It’s Mother’s Day in France
Posted on 03 June 2012
Although I wrote a blog for Mother’s Day in Canada, I did not get round to publishing it. I was preoccupied with projects in our house and the rental house. I was also preparing some little things for Gill’s wedding. Then I escaped to Madrid to meet Marlene who, wonder woman, had just walked over 550 km on the Camino de Santiago.
I will write about this trip later – or not I fear (I find it harder and harder to alight and write) – which doesn’t mean that the four days were not memorable. We had some great moments, some hilarious ones, wandering, getting lost (neither of us have a good sense of direction), eating good food (lots of patatas bravas for me), and doing the usual tourist stuff – sightseeing and people-watching and visiting the Prado.
It was a great four-day escape and good to hang out with my friend. I only had a fleeting thought of myself as a mother when I saw a wedding dress that I thought Gill would like. As I seldom see my mother or my children, I am not often mothered or mothering any more. I think about them often and love them madly but they are not a part of my day to day life.
When I was writing about motherhood a few weeks back, trying to think of something original to say, my mind flipped back to an incident that happened in 1992. This was the year Rob was nominated for an Academy Award and we escaped the media by fleeing to Mexico. We travelled down the eastern coast from Cancun to Cozumel where we were lured by advertisements for day boat trips, following the route of Jacques Cousteau.
We bought tickets in the early morning and boarded a small vessel with around 6 or 8 others. We were not told there was a storm approaching and it was inadvisable for small craft to venture from the harbour. I remember stepping into a small shabby boat – not quite the luxury cruise outlined in the advertisement – and setting off. The noxious smell and loud noise of the engine were unpleasant but the sun was shining, the blue water crystal clear, and the scenery so gorgeous that we forgave all until the trip home. Suddenly the sky grew dark and waves started splashing onto the deck. Within minutes, the waves were so large that the boat started rocking wildly and the entire deck was coated in water. Each wave soaked us afresh. The captain advised the passengers to take cover under a small canopy which offered little to no protection. When one passenger went sliding across the deck and only managed to crawl back with difficulty, we formed a human chain. Two men sat and held onto sturdy posts. They spread their legs and another passenger set between them, holding tight, while yet another sat between theirs holding tight. I was sure we were all going to die and the one thought that rushed to my brain was “I want my mother.”
I want my mother? I had left home over twenty years ago. I hadn’t consciously thought of my mother as a safe haven for years before that but there I was, soaken, freezing, fearful for my life, wanting my mum.
I remember my big pregnant belly and the shape of a tiny foot disturbing the surface. Within days, I was holding that foot in my hands. I was my child’s lifeline. My baby clung, clawed, demanded all my time and energy and I gave it without complaint (or maybe I complainted a little.)
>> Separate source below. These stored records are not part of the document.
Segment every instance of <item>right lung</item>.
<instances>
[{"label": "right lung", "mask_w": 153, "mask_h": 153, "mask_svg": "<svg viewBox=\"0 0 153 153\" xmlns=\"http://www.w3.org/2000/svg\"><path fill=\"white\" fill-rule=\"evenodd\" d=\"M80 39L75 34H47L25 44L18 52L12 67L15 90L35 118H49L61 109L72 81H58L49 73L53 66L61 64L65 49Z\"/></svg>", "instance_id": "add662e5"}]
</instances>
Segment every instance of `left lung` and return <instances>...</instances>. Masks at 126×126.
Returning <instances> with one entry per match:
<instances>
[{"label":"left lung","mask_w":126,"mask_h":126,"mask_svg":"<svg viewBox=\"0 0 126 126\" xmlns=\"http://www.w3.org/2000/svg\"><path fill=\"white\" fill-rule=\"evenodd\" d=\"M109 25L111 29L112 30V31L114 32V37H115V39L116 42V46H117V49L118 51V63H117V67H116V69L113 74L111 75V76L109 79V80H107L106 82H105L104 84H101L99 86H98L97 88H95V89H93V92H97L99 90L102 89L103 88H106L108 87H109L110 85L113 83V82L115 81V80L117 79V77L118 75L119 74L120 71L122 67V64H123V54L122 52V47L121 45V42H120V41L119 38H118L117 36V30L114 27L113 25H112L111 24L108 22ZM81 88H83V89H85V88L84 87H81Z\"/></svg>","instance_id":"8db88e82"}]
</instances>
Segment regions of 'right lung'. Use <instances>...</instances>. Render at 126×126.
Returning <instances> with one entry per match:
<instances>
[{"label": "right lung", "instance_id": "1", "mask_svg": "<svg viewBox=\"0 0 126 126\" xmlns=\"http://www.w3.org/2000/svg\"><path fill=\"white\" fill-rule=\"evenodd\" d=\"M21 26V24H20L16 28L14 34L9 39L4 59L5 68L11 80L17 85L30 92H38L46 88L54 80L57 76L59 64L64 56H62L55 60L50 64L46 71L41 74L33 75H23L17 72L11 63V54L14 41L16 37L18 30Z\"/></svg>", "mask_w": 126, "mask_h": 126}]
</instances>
Now my baby is a quarter of a century and my two sons over thirty. They have all gone, leading their own lives, doing what pleases them, and I am glad. Being a mother was one of the most difficult jobs that I’ve ever done. At one time, I thought that I knew what was good for my children. Sometimes I disappointed them, wouldn’t let them do what they wanted to do, in order to keep them safe – and even though I knew then that I was being over cautious, I also knew that I couldn’t live with myself if something happened to one of them.
Now I don’t know what is good for them. (Sometimes I don’t know what is good for me.) I wouldn’t dream of telling my children how to live their lives. (Often, they are the ones who give me clues on how to live mine.) I simply love them.